Selected text ->
:::

And there weren’t very many and I settled on one called HopIn. And I was very lucky that I did that because it became incredibly popular. At one point, I think they had 18,000 people trying to get on the platform. And so I was became a fairly early adopter. And was able to start producing events online using that technology.

And so we did a lockdown festival. which I sort of laughingly called The Lockdown Festival in April and got a great sponsor, Amaze, who are a financial services business. And repeated it again in May. And we got 600 people I think, from around the world which was really exciting because when you run an in-person event, usually obviously you’re going to attract people from your local market or, you know, certainly nationally.

But we had people coming in from Tokyo, from Mumbai, from Alaska and bringing in, you know, again, different thoughts, different perspectives, different comments, which was just incredibly valuable to everybody. So yeah.

Alison Jones: It really strikes me as well the importance of timing here, you know, in all the stuff we talked about, really it’s the fact that you were an early adopter. The fact that you did this before people got bored of it, because by July we were all pretty sick of events, you know, there was lot of them going on, but there’s something about the agility and the courage to just say, this is what’s happening and I’m going to just do it and see what happens. That’s really interesting.

Drew Ellis: Yeah. I mean, I’m a huge believer in just do it, as Nike would say, you know, and if it doesn’t work fine, try something else, you know, don’t be too scared to try things as long as they’re not going to cost you too much financially. Then why not? You know, we all fall on our face at some point in our careers and I’ve probably fallen on my face more times than many but it’s all part of the learning process. And yeah, if you can just get over the fear of failure and treat failure as a learning process, then I think, you know, you’re going to go on to do some great stuff.

:::

Pick up the interview about taking events online during lockdown and carry it on from its last line.

Source material ->
:::

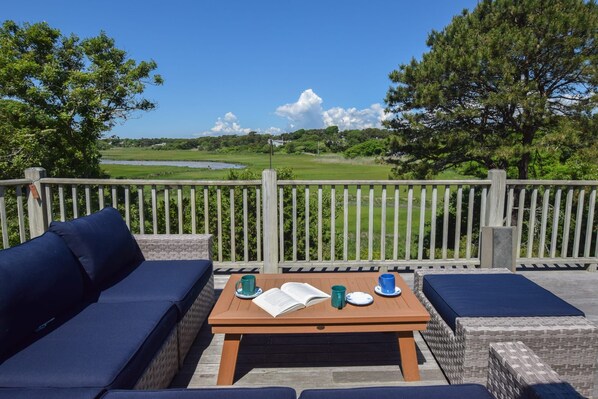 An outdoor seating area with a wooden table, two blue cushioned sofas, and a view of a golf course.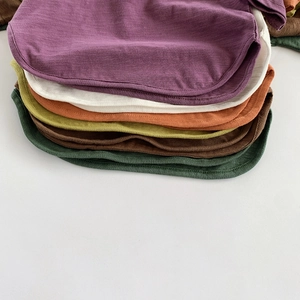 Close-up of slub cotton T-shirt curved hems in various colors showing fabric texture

:::

Result for this task ->
Alison Jones: Yes, that’s really a quote to live by. Isn’t it? Well, what do you see emerging in the future? I mean, obviously you were right there at the beginning with online events the month after lockdown started, but how do you see it going forward into 2021 and beyond? Because we can’t, un-know what we now know about what you were saying about, you know, the diversity, that the fact that you can get people from all over the place.

There’s so much great stuff about online events. Isn’t there, but we don’t want to lose the experiential stuff too.

Drew Ellis: No, absolutely. And I think, you know, we will come out of this as they did in 1918 you know, better, stronger, more powerful. What was it that Warren Buffet once said? It’s only when the tide goes out we see who’s swimming naked.

I love that quote. And, you know, we are going to see a lot of businesses disappear, but they’re the weaker, it’s sort of it’s survival of the fittest, you know. So I don’t think online is going away anytime soon, we will end up in a, I hate to use the word hybrid.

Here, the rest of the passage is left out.